Unter dem Stichwort „Unfall Kind / Straßenbahn“ wurde die Seeheimer Wehr am Donnerstag (21. März) um 18.26 Uhr alarmiert.

Auf dem am Ortseingang Jugenheim gegenüber der Straße „In den Pfifflergärten“ gelegenen Straßenbahnübergang war ein jugendlicher Radfahrer von einem in Richtung Darmstadt  fahrenden  Straßenbahnzug erfasst worden.

Beim Eintreffen der Feuerwehr wurde der Verletzte bereits vom Rettungsdienst versorgt.

Durch Einsatzpersonal und Sanitäter der Feuerwehr wurden bis zum Eintreffen weiterer Kräfte des Rettungsdienstes Unfallzeugen, Angehörige sowie der Straßenbahnfahrer betreut. Des Weiteren sicherte die Feuerwehr die Einsatzstelle und sperrte diese ab. Erstmals gelangte auch die mobile Sichtschutzwand der Seeheimer Feuerwehr gegen Neugierige zum Einsatz. Zudem unterstützten im weiteren Einsatzverlauf Feuerwehrleute den Rettungsdienst.
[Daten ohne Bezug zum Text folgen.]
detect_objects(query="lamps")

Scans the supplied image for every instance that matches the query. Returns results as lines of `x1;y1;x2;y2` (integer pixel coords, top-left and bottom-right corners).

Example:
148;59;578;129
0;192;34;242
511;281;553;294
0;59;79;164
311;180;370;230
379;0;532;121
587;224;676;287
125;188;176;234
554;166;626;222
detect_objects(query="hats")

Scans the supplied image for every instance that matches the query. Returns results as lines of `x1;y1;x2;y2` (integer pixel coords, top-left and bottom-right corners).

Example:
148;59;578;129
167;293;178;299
Der Jugendliche wurde schwer verletzt in ein Krankenhaus eingeliefert.

Neben der Feuerwehr mit rund 30 Kräften und sechs Fahrzeugen waren drei Rettungswagen, Notarzt, Organisationsleiter Rettungsdienst, Polizei sowie der Notdienst der HEAGmobilo vor Ort. Ein Notfall-Seelsorger befand sich zudem im Seeheimer Feuerwehrstützpunkt im Einsatz.

Während der Einsatzdauer und Unfallaufnahme war die Landesstraße 3100 zwischen den Einmündungen Burkhardtstraße in Jugenheim und der und Philipp-März-Straße in Seeheim bis gegen 19.30 Uhr voll für den Verkehr gesperrt. Hierzu waren ebenfalls Feuerwehrkräfte und -fahrzeuge eingesetzt.

Copyright alle Fotos: Feuerwehr Seeheim (Klaus Kraft)

 

 

 

Weitere Einsätze:

Zur brandschutzmäßigem Absicherung von Landung und Start eines Rettungshubschraubers auf dem Gelände des Feuerwehrstützpunktes im Rahmen eines Verletztentransports wurde die Wehr am Vormittag des Donnerstag (14. März) tätig.

Eine Katze, die einen Baum im Bereich „Im Grund“, auf den sie geklettert war, nicht mehr eigenständig verlassen konnte, retteten Seeheimer Einsatzkräfte am Vormittag des Montag (20. März).

Am Donnerstag (21. März) wurde die Feuerwehr Seeheim um kurz nach 09.00 Uhr fast zeitgleich  zu zwei Einsätzen gerufen: Ein Löschfahrzeug rückte  wegen einer Richtung Ober-Beerbach gesichteten unklaren Rauchentwicklung aus. Die Erkundung ergab, dass der Rauch von einem angemeldeten Nutzfeuer ausging. Die Drehleiter und das Einsatzleitfahrzeug rückten zur Unterstützung des Rettungsdienstes im Rahmen eines medizinischen Notfalls nach Bickenbach aus.

„Person in Aufzug eingeschlossen“ lautete die Meldung, mit der am Freitag (22.März) um 11.41 Uhr die Wehr  zum Lufthansa-Center alarmiert wurde. Die Erkundung vor Ort führte zu keinem Ergebnis. Vermutlich war wohl eine technische Störung in einem Aufzug in der Tiefgarage die Ursache.